Proposed Name: “Sammamish”

Lead/ Sponsoring Entities:  City of Sammamish

Meaning/ Significance: The Sammamish people were a Coast Salish Native American tribe in the Sammamish River Valley. Sammamish is a blend of two Native American words – samena, which means hunter and mish, which means people.  They were also known to early European-American settlers as “Squak”, “Simump” and “Squowh”.  The largest Sammamish village was tlah-WAH-dees at the mouth of the Sammamish River. In 1855, the United States government signed the Treaty of Point Elliott with the putative leaders of most of the Puget Sound Tribes and they were relocated. Descendants of the Sammamish dispersed into other tribes, including the Suquamish, Snoqualmie and Tulalip.

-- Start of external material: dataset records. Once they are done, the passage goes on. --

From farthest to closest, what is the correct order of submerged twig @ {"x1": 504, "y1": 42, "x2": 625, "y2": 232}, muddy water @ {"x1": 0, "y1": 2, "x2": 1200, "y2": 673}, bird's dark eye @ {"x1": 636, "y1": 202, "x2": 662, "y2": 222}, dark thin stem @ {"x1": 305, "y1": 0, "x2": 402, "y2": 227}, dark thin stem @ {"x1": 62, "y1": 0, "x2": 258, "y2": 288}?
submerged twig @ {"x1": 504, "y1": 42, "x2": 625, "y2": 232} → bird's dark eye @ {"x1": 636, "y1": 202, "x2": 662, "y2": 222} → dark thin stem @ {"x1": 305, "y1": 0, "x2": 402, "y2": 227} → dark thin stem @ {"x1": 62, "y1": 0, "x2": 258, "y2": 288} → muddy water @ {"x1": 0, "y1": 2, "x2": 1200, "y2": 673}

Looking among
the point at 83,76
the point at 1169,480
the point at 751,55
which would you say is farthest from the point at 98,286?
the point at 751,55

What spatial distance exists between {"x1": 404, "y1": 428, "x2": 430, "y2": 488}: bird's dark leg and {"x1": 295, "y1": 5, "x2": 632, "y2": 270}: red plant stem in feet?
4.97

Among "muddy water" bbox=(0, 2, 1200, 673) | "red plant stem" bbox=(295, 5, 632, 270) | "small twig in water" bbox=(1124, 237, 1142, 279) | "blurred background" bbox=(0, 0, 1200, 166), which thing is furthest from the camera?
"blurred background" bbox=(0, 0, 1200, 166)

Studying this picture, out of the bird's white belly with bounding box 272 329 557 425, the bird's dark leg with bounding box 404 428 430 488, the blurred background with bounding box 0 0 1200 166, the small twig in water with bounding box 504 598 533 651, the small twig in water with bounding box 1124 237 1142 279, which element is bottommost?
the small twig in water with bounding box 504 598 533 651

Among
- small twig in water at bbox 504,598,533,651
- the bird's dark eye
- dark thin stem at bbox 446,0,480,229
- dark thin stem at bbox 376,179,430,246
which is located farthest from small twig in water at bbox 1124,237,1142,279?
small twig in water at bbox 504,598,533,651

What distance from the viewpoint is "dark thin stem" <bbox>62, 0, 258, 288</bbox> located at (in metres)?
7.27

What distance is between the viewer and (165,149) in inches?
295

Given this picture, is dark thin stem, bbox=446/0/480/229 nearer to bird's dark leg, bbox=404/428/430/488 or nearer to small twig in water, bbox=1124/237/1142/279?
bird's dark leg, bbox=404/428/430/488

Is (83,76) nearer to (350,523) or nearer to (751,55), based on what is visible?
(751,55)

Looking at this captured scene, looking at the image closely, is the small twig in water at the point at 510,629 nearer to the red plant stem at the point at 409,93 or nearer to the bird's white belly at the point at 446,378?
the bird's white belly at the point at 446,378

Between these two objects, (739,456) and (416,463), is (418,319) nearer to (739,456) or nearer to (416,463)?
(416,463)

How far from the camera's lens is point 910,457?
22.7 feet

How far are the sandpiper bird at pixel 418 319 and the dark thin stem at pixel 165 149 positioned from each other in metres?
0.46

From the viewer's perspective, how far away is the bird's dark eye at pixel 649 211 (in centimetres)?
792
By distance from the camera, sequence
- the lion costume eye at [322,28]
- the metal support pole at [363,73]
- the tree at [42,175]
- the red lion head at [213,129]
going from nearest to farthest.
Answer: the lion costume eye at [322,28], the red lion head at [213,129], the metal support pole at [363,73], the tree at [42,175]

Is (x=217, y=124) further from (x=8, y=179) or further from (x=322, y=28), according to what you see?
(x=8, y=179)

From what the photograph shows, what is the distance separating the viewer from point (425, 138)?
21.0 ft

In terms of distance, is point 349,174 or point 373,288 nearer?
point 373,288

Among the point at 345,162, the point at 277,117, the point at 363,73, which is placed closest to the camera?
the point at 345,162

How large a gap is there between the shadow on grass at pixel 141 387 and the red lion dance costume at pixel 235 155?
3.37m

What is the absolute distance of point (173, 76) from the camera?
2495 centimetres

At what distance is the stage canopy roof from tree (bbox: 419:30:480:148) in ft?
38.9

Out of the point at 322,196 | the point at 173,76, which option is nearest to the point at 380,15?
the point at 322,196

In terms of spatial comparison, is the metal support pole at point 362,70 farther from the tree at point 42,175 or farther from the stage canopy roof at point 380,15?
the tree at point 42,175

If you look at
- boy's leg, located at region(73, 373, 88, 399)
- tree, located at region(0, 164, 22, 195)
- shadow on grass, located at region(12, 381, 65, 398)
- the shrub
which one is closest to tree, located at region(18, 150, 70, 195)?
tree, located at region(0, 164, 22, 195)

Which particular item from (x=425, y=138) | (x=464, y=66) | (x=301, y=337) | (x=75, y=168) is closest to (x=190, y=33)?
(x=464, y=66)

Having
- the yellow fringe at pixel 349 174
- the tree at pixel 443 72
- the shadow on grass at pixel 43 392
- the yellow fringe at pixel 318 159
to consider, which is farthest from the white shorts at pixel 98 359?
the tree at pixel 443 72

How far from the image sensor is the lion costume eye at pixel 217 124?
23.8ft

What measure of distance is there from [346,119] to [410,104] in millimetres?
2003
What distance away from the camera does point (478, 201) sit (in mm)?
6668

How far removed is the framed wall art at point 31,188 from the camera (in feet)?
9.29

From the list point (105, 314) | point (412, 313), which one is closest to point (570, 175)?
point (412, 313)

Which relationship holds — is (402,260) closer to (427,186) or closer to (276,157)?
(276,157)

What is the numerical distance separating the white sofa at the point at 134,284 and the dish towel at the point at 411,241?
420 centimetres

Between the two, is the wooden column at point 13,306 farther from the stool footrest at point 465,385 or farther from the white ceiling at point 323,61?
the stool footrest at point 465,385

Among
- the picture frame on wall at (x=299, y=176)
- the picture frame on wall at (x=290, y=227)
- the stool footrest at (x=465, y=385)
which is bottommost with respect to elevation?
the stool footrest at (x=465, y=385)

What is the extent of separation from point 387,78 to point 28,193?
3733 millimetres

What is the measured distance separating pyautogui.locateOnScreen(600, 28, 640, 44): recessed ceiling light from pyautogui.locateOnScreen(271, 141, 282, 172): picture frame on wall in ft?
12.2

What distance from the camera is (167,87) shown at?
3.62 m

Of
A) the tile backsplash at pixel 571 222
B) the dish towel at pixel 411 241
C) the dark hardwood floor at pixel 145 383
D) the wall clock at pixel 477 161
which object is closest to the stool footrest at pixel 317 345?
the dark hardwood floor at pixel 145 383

Proposed Name: “Suquamish”

Lead/ Sponsoring Entities:  Suquamish Indian Tribe

Meaning/ Significance: The ancestral Suquamish have lived in Central Puget Sound for approximately 10,000 years. The major Suquamish winter village was at Old Man House on the shoreline of Agate Passage at d’suq’wub meaning “clear salt water.” The Suquamish name translates into the “people of the clear salt water” in Southern Salish Lushootseed language. The ancestral heartland of the Suquamish people encompasses the north end of Hood Canal and of the Olympic Peninsula. Chief Seattle was an ancestral leader of the Suquamish Tribe born in 1786 at the Old Man House Village in Suquamish.